◆ INSTRUCTION:
Rewrite the material below, replacing every "palm tree" with "coconut palm" and leaving everything else unchanged.

Excerpts of spatial question data:
☆ ☆ ☆

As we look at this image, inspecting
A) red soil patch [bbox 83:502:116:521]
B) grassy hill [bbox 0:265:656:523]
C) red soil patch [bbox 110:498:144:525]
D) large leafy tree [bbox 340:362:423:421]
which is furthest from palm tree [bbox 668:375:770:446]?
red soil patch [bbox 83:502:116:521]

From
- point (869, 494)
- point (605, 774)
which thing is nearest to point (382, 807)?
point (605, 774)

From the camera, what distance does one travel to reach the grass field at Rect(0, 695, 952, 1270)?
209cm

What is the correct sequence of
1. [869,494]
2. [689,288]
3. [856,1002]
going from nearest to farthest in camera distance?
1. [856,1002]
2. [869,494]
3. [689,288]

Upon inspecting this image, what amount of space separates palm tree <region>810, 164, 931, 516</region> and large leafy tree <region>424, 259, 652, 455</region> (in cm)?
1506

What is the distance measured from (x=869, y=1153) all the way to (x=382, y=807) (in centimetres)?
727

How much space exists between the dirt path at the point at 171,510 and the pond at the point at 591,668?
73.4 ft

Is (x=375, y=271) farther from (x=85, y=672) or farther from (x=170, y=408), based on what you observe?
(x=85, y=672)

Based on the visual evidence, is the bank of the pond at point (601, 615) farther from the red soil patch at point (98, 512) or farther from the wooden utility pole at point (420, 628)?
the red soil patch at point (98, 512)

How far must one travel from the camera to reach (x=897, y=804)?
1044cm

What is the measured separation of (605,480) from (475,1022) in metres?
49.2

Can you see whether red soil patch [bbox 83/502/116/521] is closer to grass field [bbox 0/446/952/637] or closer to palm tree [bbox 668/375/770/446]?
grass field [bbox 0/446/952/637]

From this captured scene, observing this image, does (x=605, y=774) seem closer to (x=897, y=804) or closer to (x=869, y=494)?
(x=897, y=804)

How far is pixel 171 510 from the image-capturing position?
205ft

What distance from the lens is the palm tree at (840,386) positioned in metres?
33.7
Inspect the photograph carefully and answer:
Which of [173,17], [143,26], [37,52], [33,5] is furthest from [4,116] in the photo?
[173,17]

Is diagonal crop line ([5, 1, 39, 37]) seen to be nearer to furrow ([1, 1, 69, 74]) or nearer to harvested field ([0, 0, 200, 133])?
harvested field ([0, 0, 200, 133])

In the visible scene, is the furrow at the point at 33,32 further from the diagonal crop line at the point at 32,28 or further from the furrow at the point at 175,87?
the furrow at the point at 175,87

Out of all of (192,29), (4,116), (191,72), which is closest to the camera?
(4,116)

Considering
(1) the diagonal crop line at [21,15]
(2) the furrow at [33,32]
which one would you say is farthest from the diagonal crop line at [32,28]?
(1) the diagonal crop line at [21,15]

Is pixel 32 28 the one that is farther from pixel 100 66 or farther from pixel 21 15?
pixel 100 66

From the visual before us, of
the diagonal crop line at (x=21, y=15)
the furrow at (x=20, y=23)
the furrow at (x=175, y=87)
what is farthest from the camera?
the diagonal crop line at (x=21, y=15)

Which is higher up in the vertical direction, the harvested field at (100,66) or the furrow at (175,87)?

☆ ☆ ☆

◆ CORRECT RESULT:
As we look at this image, inspecting
A) red soil patch [bbox 83:502:116:521]
B) grassy hill [bbox 0:265:656:523]
C) red soil patch [bbox 110:498:144:525]
D) large leafy tree [bbox 340:362:423:421]
which is furthest from coconut palm [bbox 668:375:770:446]?
red soil patch [bbox 83:502:116:521]

From
- point (869, 494)
- point (605, 774)
which thing is nearest to point (382, 807)?
point (605, 774)

From the camera, what distance does one travel to reach the grass field at Rect(0, 695, 952, 1270)?
209cm

What is the correct sequence of
1. [869,494]
2. [689,288]
3. [856,1002]
going from nearest to farthest in camera distance?
1. [856,1002]
2. [869,494]
3. [689,288]

Upon inspecting this image, what amount of space separates coconut palm <region>810, 164, 931, 516</region> and large leafy tree <region>424, 259, 652, 455</region> (in cm)?
1506

What is the distance measured from (x=869, y=1153) all the way to (x=382, y=807) (in centimetres)?
727

How much space exists between the dirt path at the point at 171,510 and the pond at the point at 591,668?
73.4 ft

Is (x=375, y=271) farther from (x=85, y=672) or farther from (x=170, y=408), based on what you observe?
(x=85, y=672)

Based on the visual evidence, is the bank of the pond at point (601, 615) farther from the red soil patch at point (98, 512) or farther from the wooden utility pole at point (420, 628)?
the red soil patch at point (98, 512)

How far must one travel from the camera to reach (x=897, y=804)?
1044cm

What is the measured separation of (605,480) from (475,1022) in metres?
49.2

Can you see whether red soil patch [bbox 83/502/116/521] is closer to grass field [bbox 0/446/952/637] or closer to coconut palm [bbox 668/375/770/446]?
grass field [bbox 0/446/952/637]

From this captured scene, observing this image, does (x=605, y=774) seem closer to (x=897, y=804) or closer to (x=869, y=494)?
(x=897, y=804)

How far is pixel 171 510 from the image-capturing position?
205ft

What distance from the lens is the coconut palm at (840,386) positioned in metres?
33.7
Inspect the photograph carefully and answer:
Which of [173,17], [143,26], [37,52], [33,5] is furthest from [4,116] in the photo?
[173,17]

Is diagonal crop line ([5, 1, 39, 37]) seen to be nearer to furrow ([1, 1, 69, 74]) or nearer to harvested field ([0, 0, 200, 133])?
harvested field ([0, 0, 200, 133])

In the visible scene, is the furrow at the point at 33,32 further from the diagonal crop line at the point at 32,28 or further from the furrow at the point at 175,87?
the furrow at the point at 175,87

Out of all of (192,29), (4,116), (191,72), which is closest to the camera?
(4,116)

Considering
(1) the diagonal crop line at [21,15]
(2) the furrow at [33,32]
which one would you say is farthest from the diagonal crop line at [32,28]?
(1) the diagonal crop line at [21,15]

Is pixel 32 28 the one that is farther from pixel 100 66 or farther from pixel 21 15?
pixel 100 66

From the visual before us, of
the diagonal crop line at (x=21, y=15)
the furrow at (x=20, y=23)
the furrow at (x=175, y=87)
what is farthest from the camera?
the diagonal crop line at (x=21, y=15)

Which is higher up in the vertical direction, the harvested field at (100,66) or the furrow at (175,87)?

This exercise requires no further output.